As of March 31, 2016, total household debt was $12.25 trillion. This is a gain of $136 billion, or 1.1%, from the fourth quarter of 2015. One interesting note is that the overall level of household debt is actually still 3.3% below its peak of $12.68 trillion — from the third quarter of 2008!

As you might suspect, mortgage balances make up the largest component of household debt. This debt load increased in the first quarter by $120 billion, up to $8.37 trillion.

Home equity was down very modestly. Home equity lines of credit (HELOC) fell by $2 billion to $485 billion.

Non-housing debt balances rose somewhat in the first quarter. Gains of $7 billion were seen in auto loans and $29 billion in student loans. These two gains were offset by a $21 billion decline in credit card balances. As a reminder, credit card balances often rise throughout the fourth quarter of each year and tend to be paid off in the first quarter of the year — and that first quarter is the one when retailers often wonder why they are even open.

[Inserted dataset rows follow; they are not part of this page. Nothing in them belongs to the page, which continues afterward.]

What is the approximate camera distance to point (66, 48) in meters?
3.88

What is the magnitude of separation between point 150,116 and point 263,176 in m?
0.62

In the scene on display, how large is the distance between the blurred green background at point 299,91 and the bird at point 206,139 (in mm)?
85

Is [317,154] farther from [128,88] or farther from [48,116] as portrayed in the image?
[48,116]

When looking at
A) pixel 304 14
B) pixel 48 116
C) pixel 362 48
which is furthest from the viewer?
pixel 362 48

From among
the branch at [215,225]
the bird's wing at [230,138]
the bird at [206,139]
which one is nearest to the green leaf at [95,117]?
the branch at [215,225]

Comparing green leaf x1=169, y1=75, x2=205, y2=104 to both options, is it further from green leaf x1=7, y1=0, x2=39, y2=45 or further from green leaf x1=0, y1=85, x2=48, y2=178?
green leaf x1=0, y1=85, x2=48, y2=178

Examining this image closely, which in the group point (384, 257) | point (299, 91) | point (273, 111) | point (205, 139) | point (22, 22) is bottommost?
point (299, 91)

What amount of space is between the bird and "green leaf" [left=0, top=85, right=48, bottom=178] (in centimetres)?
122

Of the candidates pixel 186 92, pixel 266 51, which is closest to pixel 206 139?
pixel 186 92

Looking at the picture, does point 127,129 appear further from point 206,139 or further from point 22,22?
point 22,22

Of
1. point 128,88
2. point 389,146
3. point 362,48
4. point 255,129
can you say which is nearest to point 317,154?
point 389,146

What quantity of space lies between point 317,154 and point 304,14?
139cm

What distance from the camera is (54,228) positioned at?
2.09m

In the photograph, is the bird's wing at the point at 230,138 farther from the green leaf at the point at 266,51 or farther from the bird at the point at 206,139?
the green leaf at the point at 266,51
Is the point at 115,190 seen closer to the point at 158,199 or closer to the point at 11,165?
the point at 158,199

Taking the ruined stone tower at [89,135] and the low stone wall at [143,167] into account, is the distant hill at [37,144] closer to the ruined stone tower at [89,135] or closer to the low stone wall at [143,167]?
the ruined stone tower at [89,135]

Outstanding student loan balances increased by some $29 billion, which now takes the total student loan debt to $1.26 trillion as of March 31, 2016. On the delinquency count on student loans, the New York Fed showed that 11.0% of aggregate student loan debt was delinquent by 90 days or more (includes student debt in default). That 90 day or more count is actually an improvement from the 11.5% rate seen in the fourth quarter of 2015.

Here is a mini view of origination of new debt:

  • Mortgage originations, which measure new mortgage balances on consumer credit reports (including refinanced mortgages), were down marginally to $389 billion.
  • Auto loan originations were $124 billion, a small decline from the historically high levels seen in 2015.
  • The aggregate credit card limit, up for the 13th consecutive quarter, was up by 2% from the previous quarter.
  • HELOC limits increased by 0.1%, the first uptick in HELOC limits seen since the fourth quarter of 2014.

The distribution of the credit scores of new mortgage borrowers rose, with the median credit score for newly originated mortgages increasing slightly. Some 58% of all new mortgage dollars being loaned were made to those with credit scores over 760.

There was some good news on loan delinquencies. Overall delinquency rates improved to a level of 5.0% of the outstanding debt being recorded in some stage of delinquency.

Of the $613 billion of debt that is delinquent, some $436 billion is seriously delinquent (90 days or over). The Fed showed that some 207,000 consumers had a bankruptcy notation added to their credit reports in the first quarter of 2016, which is 19% lower than a year earlier.